Consignes et exercices:
1/ Répondez à ces questions sur l'extrait consacré à l'Argentine :
(a) Combien de mois cumulatifs de séjours l'extrait mentionne-t-il ?
(b) Quel salaire mensuel moyen, en dollars américains, y est indiqué pour le peuple argentin ?
(c) À quelle date le récital d'Eduardo Delgado a-t-il été entendu au théâtre Circulo ?
2/ Recopiez sans rien changer le passage de l'extrait consacré à l'Argentine qui commence aux mots « Eduardo Delgado, Rosarino » et s'arrête après « de son art. ».
3/ Poursuivez, s'il vous plaît, le récit de voyage en Argentine à partir de sa dernière phrase.

+++ Extrait du texte +++

La culture, hautement magnifique, me permit mon évasion en toutes provinces et villes de ce pays jusqu’à la Terre de feu.
Teatros Colon, Cervantès, Circulo et Kirchner
Dix-sept mois cumulatifs de séjours bien ancrés à Cordoba, Mendoza, Rosario, Salta, Tucuman, Bariloche, Salta et Buenos Aires, bien entendu, sans oublier les régions des chutes d’Iguazu, les Missions jésuites d’autrefois, puis Ushuaïa et les Malouines, mes battements d’ailes d’oiseau en liberté m’ont exalté d’une beauté des paysages à la hauteur de ces tangos d’unisson chantant la joie de vivre argentine.
En dépit de l’étranglement inflationiste fomenté par les affamées élites financières d’un vaillant peuple travaillant six jours d’affilée (27 jours mensuels de travail sur 31) pour en moyenne 500 dollars américains mensuels, oui-oui…vous lisez bien, le pays bat la chamade du courage audacieux à surmonter ces mensonges adroits de la classe politique par un indéracinable amour de la musique et de la danse.
Eduardo Delgado, Rosarino
Au très beau théatre Circulo de l’élégantissime ville de Rosario, construit à l’italienne avec ses loges tel l’ancien Théâtre Fenice de Venise, une acoustique phénoménale nous émerveille tellement que le grand chanteur Enrico Caruso la qualifiait jadis de supérieure à celle de La Scala de Milan.
Fin mars 2025, j’y ai entendu l’inspirant récital de haute adresse et poésie du pianiste argentin Eduardo Delgado.
Un cantabile primordial tout partout, une virtuosité ménagée de retenue loin de l’épate locomotive, mais plutôt l’agencement lyrique d’une main gauche d’une fine dextérité toute en nuances qui le place au sommet de son art.

+++ Matériel fourni +++

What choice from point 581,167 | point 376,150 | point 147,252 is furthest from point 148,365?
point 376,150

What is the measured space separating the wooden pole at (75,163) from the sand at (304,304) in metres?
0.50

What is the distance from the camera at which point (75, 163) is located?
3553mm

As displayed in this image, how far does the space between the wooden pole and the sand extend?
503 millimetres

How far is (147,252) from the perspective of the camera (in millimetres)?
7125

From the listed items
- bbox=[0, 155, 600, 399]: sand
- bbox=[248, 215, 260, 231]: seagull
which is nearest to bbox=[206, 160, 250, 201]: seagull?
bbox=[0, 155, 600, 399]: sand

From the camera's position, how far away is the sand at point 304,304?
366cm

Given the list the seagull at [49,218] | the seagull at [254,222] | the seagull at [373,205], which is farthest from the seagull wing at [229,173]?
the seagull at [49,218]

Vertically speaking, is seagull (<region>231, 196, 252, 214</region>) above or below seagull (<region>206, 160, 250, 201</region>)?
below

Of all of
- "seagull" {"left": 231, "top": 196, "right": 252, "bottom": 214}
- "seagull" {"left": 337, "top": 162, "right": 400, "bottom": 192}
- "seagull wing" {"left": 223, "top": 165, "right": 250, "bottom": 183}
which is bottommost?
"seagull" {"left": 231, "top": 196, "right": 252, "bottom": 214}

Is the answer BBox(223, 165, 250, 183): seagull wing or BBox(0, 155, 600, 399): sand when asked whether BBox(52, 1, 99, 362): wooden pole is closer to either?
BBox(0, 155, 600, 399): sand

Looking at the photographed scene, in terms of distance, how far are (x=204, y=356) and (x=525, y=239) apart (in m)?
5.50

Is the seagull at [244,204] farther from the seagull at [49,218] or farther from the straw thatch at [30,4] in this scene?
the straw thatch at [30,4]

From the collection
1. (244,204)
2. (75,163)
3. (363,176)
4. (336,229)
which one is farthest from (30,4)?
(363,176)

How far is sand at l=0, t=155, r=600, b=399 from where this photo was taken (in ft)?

+++

Réponses par tâche:
1/
(a) Dix-sept mois.
(b) 500 dollars américains.
(c) Fin mars 2025.

2/
Eduardo Delgado, Rosarino
Au très beau théatre Circulo de l’élégantissime ville de Rosario, construit à l’italienne avec ses loges tel l’ancien Théâtre Fenice de Venise, une acoustique phénoménale nous émerveille tellement que le grand chanteur Enrico Caruso la qualifiait jadis de supérieure à celle de La Scala de Milan.
Fin mars 2025, j’y ai entendu l’inspirant récital de haute adresse et poésie du pianiste argentin Eduardo Delgado.
Un cantabile primordial tout partout, une virtuosité ménagée de retenue loin de l’épate locomotive, mais plutôt l’agencement lyrique d’une main gauche d’une fine dextérité toute en nuances qui le place au sommet de son art.

3/
Richesses musicales gratuites
Dans un pays leurré de mythomanie libertarienne alors que les prix sont sept à dix fois plus élevés qu’en novembre 2022 (les salaires ont seulement doublé sans jamais contrebalancer les dévaluations ce qui assassine la stupide idée que la Liberté avance…alors qu’elle recule nettement, on ne rencontre plus les fins de mois) et souvent tout prux est devenu le double ou le triple des nôtres (en pharmacies, les appareils domestiques dont les outils de gastronomie), le Centre culturel Kirchner rebaptisé de force Palacio Libertad par les forcénés du nouveau pouvoir (déjà en déliquescence 18 mois plus tard), ce centre offre le baume de l’Orchestre national gratuitement pour tout le public chaque semaine.
Pourrait-on imaginer l’OSM s’offrant gratis à son public toute l’année ? La salle ici se remplit toujours et les Argentins adorent non seulement les compositions nouvelles mais aussi le répertoire traditionnel joué dans le monde entier.
Bien entendu, les solistes invités sont locaux et ne ravissent pas les cachets faramineux des étoiles de la musique. Ça s’entend nettement mais c’est acceptable comme résultat musical, disons du niveau de nos orchestres des conservatoires, de celui de nos facultés de musique ou de l’Orchestre des Jeunes du fabuleux Louis Lavigueur qui guide si magistralement notre talentueuse jeunesse musicale québécoise.